Q: Why did Gov. Deval Patrick create the Office of Access and Opportunity?

A: In 2008, when Gov. Deval Patrick authorized the creation of the Office of Access and Opportunity (“OAO”), he said, “The people of Massachusetts deserve transparency and accountability from their government. By helping to ensure that rights, protections, privileges and responsibilities of citizenship are accessible to all who live here, this effort will help us to continue to build a better commonwealth.” The OAO was created primarily to prevent racial, religious and gender discrimination in the executive branch of government and to provide equal opportunity.

Q: What is its intended function?

A: The OAO has three primary functions: (a) to ensure that all individuals, irrespective of race, ethnicity, gender, religion, disability, national origin and veteran’s status have an equal opportunity to work for the executive branch; (b) to ensure that small businesses, but especially minority-owned and women-owned businesses, have an equal opportunity to serve as vendors to the commonwealth; and (c) to ensure that state programs, activities and services are operated in a non-discriminatory manner and promote equal opportunity.
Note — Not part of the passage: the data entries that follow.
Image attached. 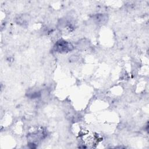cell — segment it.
I'll use <instances>...</instances> for the list:
<instances>
[{
  "mask_svg": "<svg viewBox=\"0 0 149 149\" xmlns=\"http://www.w3.org/2000/svg\"><path fill=\"white\" fill-rule=\"evenodd\" d=\"M107 19V16L104 15H97L94 17V19L95 20L96 22L98 23H103L105 22Z\"/></svg>",
  "mask_w": 149,
  "mask_h": 149,
  "instance_id": "3957f363",
  "label": "cell"
},
{
  "mask_svg": "<svg viewBox=\"0 0 149 149\" xmlns=\"http://www.w3.org/2000/svg\"><path fill=\"white\" fill-rule=\"evenodd\" d=\"M73 45L69 42L63 40H59L56 42L54 49L56 52L60 53H66L73 49Z\"/></svg>",
  "mask_w": 149,
  "mask_h": 149,
  "instance_id": "6da1fadb",
  "label": "cell"
},
{
  "mask_svg": "<svg viewBox=\"0 0 149 149\" xmlns=\"http://www.w3.org/2000/svg\"><path fill=\"white\" fill-rule=\"evenodd\" d=\"M45 134L44 133V131L42 129H39L33 132V133L29 134L28 136L30 140V143L35 144V142L44 139L45 137Z\"/></svg>",
  "mask_w": 149,
  "mask_h": 149,
  "instance_id": "7a4b0ae2",
  "label": "cell"
}]
</instances>
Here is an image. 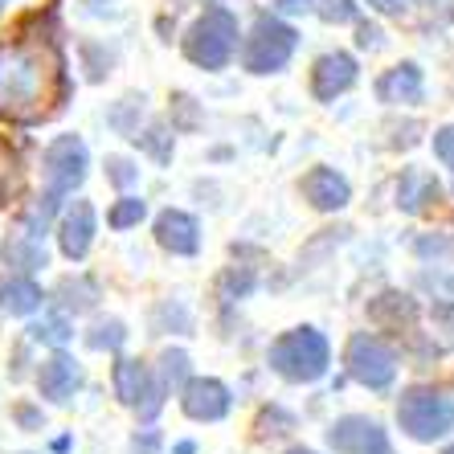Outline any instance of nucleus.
<instances>
[{
  "mask_svg": "<svg viewBox=\"0 0 454 454\" xmlns=\"http://www.w3.org/2000/svg\"><path fill=\"white\" fill-rule=\"evenodd\" d=\"M66 98V58L53 37L21 33L0 42V119L42 123Z\"/></svg>",
  "mask_w": 454,
  "mask_h": 454,
  "instance_id": "1",
  "label": "nucleus"
},
{
  "mask_svg": "<svg viewBox=\"0 0 454 454\" xmlns=\"http://www.w3.org/2000/svg\"><path fill=\"white\" fill-rule=\"evenodd\" d=\"M397 422H402V430L410 434L413 442H434V438H446L454 430V405L446 402L442 393L413 385L397 402Z\"/></svg>",
  "mask_w": 454,
  "mask_h": 454,
  "instance_id": "4",
  "label": "nucleus"
},
{
  "mask_svg": "<svg viewBox=\"0 0 454 454\" xmlns=\"http://www.w3.org/2000/svg\"><path fill=\"white\" fill-rule=\"evenodd\" d=\"M144 213H148V205H144V201H136V197H123L115 209L106 213V222L115 225V230H127V225H139V222H144Z\"/></svg>",
  "mask_w": 454,
  "mask_h": 454,
  "instance_id": "23",
  "label": "nucleus"
},
{
  "mask_svg": "<svg viewBox=\"0 0 454 454\" xmlns=\"http://www.w3.org/2000/svg\"><path fill=\"white\" fill-rule=\"evenodd\" d=\"M426 95V82H422V70L413 62L393 66L389 74L377 78V98L389 106H410V103H422Z\"/></svg>",
  "mask_w": 454,
  "mask_h": 454,
  "instance_id": "13",
  "label": "nucleus"
},
{
  "mask_svg": "<svg viewBox=\"0 0 454 454\" xmlns=\"http://www.w3.org/2000/svg\"><path fill=\"white\" fill-rule=\"evenodd\" d=\"M238 50V17L225 9H209L184 33V58L201 70H222Z\"/></svg>",
  "mask_w": 454,
  "mask_h": 454,
  "instance_id": "3",
  "label": "nucleus"
},
{
  "mask_svg": "<svg viewBox=\"0 0 454 454\" xmlns=\"http://www.w3.org/2000/svg\"><path fill=\"white\" fill-rule=\"evenodd\" d=\"M160 364H164V380H168V385H184V377H189V356H184V352L168 348L160 356Z\"/></svg>",
  "mask_w": 454,
  "mask_h": 454,
  "instance_id": "26",
  "label": "nucleus"
},
{
  "mask_svg": "<svg viewBox=\"0 0 454 454\" xmlns=\"http://www.w3.org/2000/svg\"><path fill=\"white\" fill-rule=\"evenodd\" d=\"M328 364H332V348L316 328L283 332V336L270 344V369L286 380H299V385L319 380L328 372Z\"/></svg>",
  "mask_w": 454,
  "mask_h": 454,
  "instance_id": "2",
  "label": "nucleus"
},
{
  "mask_svg": "<svg viewBox=\"0 0 454 454\" xmlns=\"http://www.w3.org/2000/svg\"><path fill=\"white\" fill-rule=\"evenodd\" d=\"M17 189H21V168L12 160H0V205H9Z\"/></svg>",
  "mask_w": 454,
  "mask_h": 454,
  "instance_id": "32",
  "label": "nucleus"
},
{
  "mask_svg": "<svg viewBox=\"0 0 454 454\" xmlns=\"http://www.w3.org/2000/svg\"><path fill=\"white\" fill-rule=\"evenodd\" d=\"M86 180V144L78 136H58L45 148V184L50 197H66Z\"/></svg>",
  "mask_w": 454,
  "mask_h": 454,
  "instance_id": "7",
  "label": "nucleus"
},
{
  "mask_svg": "<svg viewBox=\"0 0 454 454\" xmlns=\"http://www.w3.org/2000/svg\"><path fill=\"white\" fill-rule=\"evenodd\" d=\"M176 454H192V442H180V446H176Z\"/></svg>",
  "mask_w": 454,
  "mask_h": 454,
  "instance_id": "40",
  "label": "nucleus"
},
{
  "mask_svg": "<svg viewBox=\"0 0 454 454\" xmlns=\"http://www.w3.org/2000/svg\"><path fill=\"white\" fill-rule=\"evenodd\" d=\"M360 45L369 50V45H380V33L372 29V25H360Z\"/></svg>",
  "mask_w": 454,
  "mask_h": 454,
  "instance_id": "37",
  "label": "nucleus"
},
{
  "mask_svg": "<svg viewBox=\"0 0 454 454\" xmlns=\"http://www.w3.org/2000/svg\"><path fill=\"white\" fill-rule=\"evenodd\" d=\"M344 364H348V377L360 380L364 389H389L393 377H397V356H393V348L385 340L369 336V332H360V336L348 340Z\"/></svg>",
  "mask_w": 454,
  "mask_h": 454,
  "instance_id": "6",
  "label": "nucleus"
},
{
  "mask_svg": "<svg viewBox=\"0 0 454 454\" xmlns=\"http://www.w3.org/2000/svg\"><path fill=\"white\" fill-rule=\"evenodd\" d=\"M438 197H442V184L426 168H405L402 180H397V205H402L405 213L430 209V201H438Z\"/></svg>",
  "mask_w": 454,
  "mask_h": 454,
  "instance_id": "17",
  "label": "nucleus"
},
{
  "mask_svg": "<svg viewBox=\"0 0 454 454\" xmlns=\"http://www.w3.org/2000/svg\"><path fill=\"white\" fill-rule=\"evenodd\" d=\"M275 4H278L283 12H307L311 4H316V0H275Z\"/></svg>",
  "mask_w": 454,
  "mask_h": 454,
  "instance_id": "36",
  "label": "nucleus"
},
{
  "mask_svg": "<svg viewBox=\"0 0 454 454\" xmlns=\"http://www.w3.org/2000/svg\"><path fill=\"white\" fill-rule=\"evenodd\" d=\"M17 422H21L25 430H42V413L29 410V405H21V410H17Z\"/></svg>",
  "mask_w": 454,
  "mask_h": 454,
  "instance_id": "35",
  "label": "nucleus"
},
{
  "mask_svg": "<svg viewBox=\"0 0 454 454\" xmlns=\"http://www.w3.org/2000/svg\"><path fill=\"white\" fill-rule=\"evenodd\" d=\"M115 393L123 405H136L144 418H156L164 397H160V385L152 380V372L139 364V360H119L115 364Z\"/></svg>",
  "mask_w": 454,
  "mask_h": 454,
  "instance_id": "8",
  "label": "nucleus"
},
{
  "mask_svg": "<svg viewBox=\"0 0 454 454\" xmlns=\"http://www.w3.org/2000/svg\"><path fill=\"white\" fill-rule=\"evenodd\" d=\"M172 111H176L172 127H180V131H192V127L201 123V115H197V103H192L189 95H176V98H172Z\"/></svg>",
  "mask_w": 454,
  "mask_h": 454,
  "instance_id": "30",
  "label": "nucleus"
},
{
  "mask_svg": "<svg viewBox=\"0 0 454 454\" xmlns=\"http://www.w3.org/2000/svg\"><path fill=\"white\" fill-rule=\"evenodd\" d=\"M328 442L336 454H389V438L377 422L369 418H340L336 426L328 430Z\"/></svg>",
  "mask_w": 454,
  "mask_h": 454,
  "instance_id": "9",
  "label": "nucleus"
},
{
  "mask_svg": "<svg viewBox=\"0 0 454 454\" xmlns=\"http://www.w3.org/2000/svg\"><path fill=\"white\" fill-rule=\"evenodd\" d=\"M4 262L17 266V270H37V266H45V246L37 233L21 230V233H9V242H4Z\"/></svg>",
  "mask_w": 454,
  "mask_h": 454,
  "instance_id": "19",
  "label": "nucleus"
},
{
  "mask_svg": "<svg viewBox=\"0 0 454 454\" xmlns=\"http://www.w3.org/2000/svg\"><path fill=\"white\" fill-rule=\"evenodd\" d=\"M286 454H316V450H303V446H295V450H286Z\"/></svg>",
  "mask_w": 454,
  "mask_h": 454,
  "instance_id": "41",
  "label": "nucleus"
},
{
  "mask_svg": "<svg viewBox=\"0 0 454 454\" xmlns=\"http://www.w3.org/2000/svg\"><path fill=\"white\" fill-rule=\"evenodd\" d=\"M58 238H62V254L66 258H86V250H90V242H95V205L90 201H74L70 209H66L62 217V230H58Z\"/></svg>",
  "mask_w": 454,
  "mask_h": 454,
  "instance_id": "14",
  "label": "nucleus"
},
{
  "mask_svg": "<svg viewBox=\"0 0 454 454\" xmlns=\"http://www.w3.org/2000/svg\"><path fill=\"white\" fill-rule=\"evenodd\" d=\"M136 450L139 454H152V450H156V434H144V438H136Z\"/></svg>",
  "mask_w": 454,
  "mask_h": 454,
  "instance_id": "38",
  "label": "nucleus"
},
{
  "mask_svg": "<svg viewBox=\"0 0 454 454\" xmlns=\"http://www.w3.org/2000/svg\"><path fill=\"white\" fill-rule=\"evenodd\" d=\"M356 82V58L352 53H324L316 62V70H311V95L319 98V103H336L348 86Z\"/></svg>",
  "mask_w": 454,
  "mask_h": 454,
  "instance_id": "11",
  "label": "nucleus"
},
{
  "mask_svg": "<svg viewBox=\"0 0 454 454\" xmlns=\"http://www.w3.org/2000/svg\"><path fill=\"white\" fill-rule=\"evenodd\" d=\"M250 286H254L250 270H230L222 278V299H242V295H250Z\"/></svg>",
  "mask_w": 454,
  "mask_h": 454,
  "instance_id": "31",
  "label": "nucleus"
},
{
  "mask_svg": "<svg viewBox=\"0 0 454 454\" xmlns=\"http://www.w3.org/2000/svg\"><path fill=\"white\" fill-rule=\"evenodd\" d=\"M434 156L442 160L446 168H454V123H450V127H442V131L434 136Z\"/></svg>",
  "mask_w": 454,
  "mask_h": 454,
  "instance_id": "33",
  "label": "nucleus"
},
{
  "mask_svg": "<svg viewBox=\"0 0 454 454\" xmlns=\"http://www.w3.org/2000/svg\"><path fill=\"white\" fill-rule=\"evenodd\" d=\"M131 139H139V144H144V148H148L156 160H168L172 156V144H168L172 136L164 131V127H152V131H144V136H131Z\"/></svg>",
  "mask_w": 454,
  "mask_h": 454,
  "instance_id": "29",
  "label": "nucleus"
},
{
  "mask_svg": "<svg viewBox=\"0 0 454 454\" xmlns=\"http://www.w3.org/2000/svg\"><path fill=\"white\" fill-rule=\"evenodd\" d=\"M319 17L328 25H352L360 17V9L352 0H324V4H319Z\"/></svg>",
  "mask_w": 454,
  "mask_h": 454,
  "instance_id": "25",
  "label": "nucleus"
},
{
  "mask_svg": "<svg viewBox=\"0 0 454 454\" xmlns=\"http://www.w3.org/2000/svg\"><path fill=\"white\" fill-rule=\"evenodd\" d=\"M377 12H385V17H402L405 9H410V0H369Z\"/></svg>",
  "mask_w": 454,
  "mask_h": 454,
  "instance_id": "34",
  "label": "nucleus"
},
{
  "mask_svg": "<svg viewBox=\"0 0 454 454\" xmlns=\"http://www.w3.org/2000/svg\"><path fill=\"white\" fill-rule=\"evenodd\" d=\"M295 45H299V33L286 21H278V17H258V25H254L250 37H246L242 62L250 74H275V70L286 66V58L295 53Z\"/></svg>",
  "mask_w": 454,
  "mask_h": 454,
  "instance_id": "5",
  "label": "nucleus"
},
{
  "mask_svg": "<svg viewBox=\"0 0 454 454\" xmlns=\"http://www.w3.org/2000/svg\"><path fill=\"white\" fill-rule=\"evenodd\" d=\"M33 340H42V344H66L70 340V324L66 319H58V316H50V319H42V324H33Z\"/></svg>",
  "mask_w": 454,
  "mask_h": 454,
  "instance_id": "24",
  "label": "nucleus"
},
{
  "mask_svg": "<svg viewBox=\"0 0 454 454\" xmlns=\"http://www.w3.org/2000/svg\"><path fill=\"white\" fill-rule=\"evenodd\" d=\"M58 295H62L66 311H74V316H78V311H90V307H95L98 291H95V283H90V278H62Z\"/></svg>",
  "mask_w": 454,
  "mask_h": 454,
  "instance_id": "21",
  "label": "nucleus"
},
{
  "mask_svg": "<svg viewBox=\"0 0 454 454\" xmlns=\"http://www.w3.org/2000/svg\"><path fill=\"white\" fill-rule=\"evenodd\" d=\"M82 4H86L90 12H106V4H111V0H82Z\"/></svg>",
  "mask_w": 454,
  "mask_h": 454,
  "instance_id": "39",
  "label": "nucleus"
},
{
  "mask_svg": "<svg viewBox=\"0 0 454 454\" xmlns=\"http://www.w3.org/2000/svg\"><path fill=\"white\" fill-rule=\"evenodd\" d=\"M42 286L33 283V278H9V283H0V307L9 311V316H33L37 307H42Z\"/></svg>",
  "mask_w": 454,
  "mask_h": 454,
  "instance_id": "20",
  "label": "nucleus"
},
{
  "mask_svg": "<svg viewBox=\"0 0 454 454\" xmlns=\"http://www.w3.org/2000/svg\"><path fill=\"white\" fill-rule=\"evenodd\" d=\"M430 319H434V328H438V336H442V344L446 348H454V303H434V311H430Z\"/></svg>",
  "mask_w": 454,
  "mask_h": 454,
  "instance_id": "28",
  "label": "nucleus"
},
{
  "mask_svg": "<svg viewBox=\"0 0 454 454\" xmlns=\"http://www.w3.org/2000/svg\"><path fill=\"white\" fill-rule=\"evenodd\" d=\"M0 4H4V0H0Z\"/></svg>",
  "mask_w": 454,
  "mask_h": 454,
  "instance_id": "43",
  "label": "nucleus"
},
{
  "mask_svg": "<svg viewBox=\"0 0 454 454\" xmlns=\"http://www.w3.org/2000/svg\"><path fill=\"white\" fill-rule=\"evenodd\" d=\"M106 180L119 184V189H127V184H136L139 180V168L131 164V160H123V156H111L106 160Z\"/></svg>",
  "mask_w": 454,
  "mask_h": 454,
  "instance_id": "27",
  "label": "nucleus"
},
{
  "mask_svg": "<svg viewBox=\"0 0 454 454\" xmlns=\"http://www.w3.org/2000/svg\"><path fill=\"white\" fill-rule=\"evenodd\" d=\"M127 340V332H123V324H119V319H106V324H95V328L86 332V344H90V348H111L115 352L119 344H123Z\"/></svg>",
  "mask_w": 454,
  "mask_h": 454,
  "instance_id": "22",
  "label": "nucleus"
},
{
  "mask_svg": "<svg viewBox=\"0 0 454 454\" xmlns=\"http://www.w3.org/2000/svg\"><path fill=\"white\" fill-rule=\"evenodd\" d=\"M303 197L316 205L319 213H336L352 201V189L336 168H311L303 176Z\"/></svg>",
  "mask_w": 454,
  "mask_h": 454,
  "instance_id": "12",
  "label": "nucleus"
},
{
  "mask_svg": "<svg viewBox=\"0 0 454 454\" xmlns=\"http://www.w3.org/2000/svg\"><path fill=\"white\" fill-rule=\"evenodd\" d=\"M180 410L189 413L192 422H222L230 413V389L213 377H192L180 389Z\"/></svg>",
  "mask_w": 454,
  "mask_h": 454,
  "instance_id": "10",
  "label": "nucleus"
},
{
  "mask_svg": "<svg viewBox=\"0 0 454 454\" xmlns=\"http://www.w3.org/2000/svg\"><path fill=\"white\" fill-rule=\"evenodd\" d=\"M82 385V372H78V364L70 356H50L42 364V372H37V389H42V397H50V402H70L74 397V389Z\"/></svg>",
  "mask_w": 454,
  "mask_h": 454,
  "instance_id": "16",
  "label": "nucleus"
},
{
  "mask_svg": "<svg viewBox=\"0 0 454 454\" xmlns=\"http://www.w3.org/2000/svg\"><path fill=\"white\" fill-rule=\"evenodd\" d=\"M156 242L172 254H197L201 250V225L192 222L189 213L164 209L156 217Z\"/></svg>",
  "mask_w": 454,
  "mask_h": 454,
  "instance_id": "15",
  "label": "nucleus"
},
{
  "mask_svg": "<svg viewBox=\"0 0 454 454\" xmlns=\"http://www.w3.org/2000/svg\"><path fill=\"white\" fill-rule=\"evenodd\" d=\"M442 454H454V446H446V450H442Z\"/></svg>",
  "mask_w": 454,
  "mask_h": 454,
  "instance_id": "42",
  "label": "nucleus"
},
{
  "mask_svg": "<svg viewBox=\"0 0 454 454\" xmlns=\"http://www.w3.org/2000/svg\"><path fill=\"white\" fill-rule=\"evenodd\" d=\"M369 316L377 319L380 328H410L413 316H418V303H413L410 295H402V291H385V295H377L369 303Z\"/></svg>",
  "mask_w": 454,
  "mask_h": 454,
  "instance_id": "18",
  "label": "nucleus"
}]
</instances>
Q: Why was it established in the Executive Office of Administration and Finance?

A: Placement within the Executive Office of Administration and Finance affords OAO an ability to exercise its authority across the entire executive branch, while, at the same time, working to imbed effective policies in the day-to-day functioning of the executive branch. 

Q: What are the special difficulties confronted by minority businesses in Massachusetts?

A: Minority businesses face multiple difficulties, some of which they share with other small businesses and some of which are particular to them because they are minority-owned. These include access to capital, access to surety bonds and access to technical assistance. Also, complete and equal access to state contracting opportunities, while much improved, continues to present challenges to minority businesses.

Q: What policies has your office developed to assist minority businesses?

A: The OAO has developed a number of policies to improve the contracting environment for minority and women’s businesses (MBE/WBE). Some of the policies already implemented include:

• Established MBE/WBE utilization goals for the Accelerated Bridges Program

• Recommended establishment of a technical assistance and capacity building program for MBE/WBE/DBE firms on ARRA-funded construction projects and development of a surety bond guarantee program to facilitate MBE/WBE participation on ARRA-funded projects

• Wrote the legislative language to establish the technical assistance and capacity building program and secured the funding for the State Office of Minority and Women Business Assistance to deliver these services

• Wrote the legislative language to establish the surety bond guarantee programs of 2009  

• Secured the funding to capitalize the surety bond guarantee program

Q: What achievements inspired the U. S. Small Business Administration to name you their 2010 Minority Business Champion for Massachusetts and New England?

A: I was merely a surrogate for the leadership and commitment of Gov. Patrick, Secretary Jay Gonzalez and many others in the administration on the issue of inclusion. The data tells the story. State spending with MBEs has improved each of the first three years of this administration. Spending on goods and services with MBEs is up 4.3 percent; spending on construction with minority contractors is up 26.7 percent; spending on design services with minority contractors is up 51.8 percent; and overall spending with MBEs is up 10.2 percent. Spending with MBEs now represents 6.9 percent of all discretionary state spending. In fiscal year 2009, the state spent approximately $301.5 million with MBEs. However, we believe that we can do more and do better, especially in those contracting areas where there is little minority business presence.

Q: What changes would you propose to make the work of your administration more effective?

A: Additional time, preferably four more years! History teaches us that it takes time for changes to take effect within a large bureaucracy, but even more time is necessary for them to take hold and become common practice. There is more that we can do and more that we will do. It cannot be understated that the ability to bring about lasting change is closely connected to sufficient time to make it happen.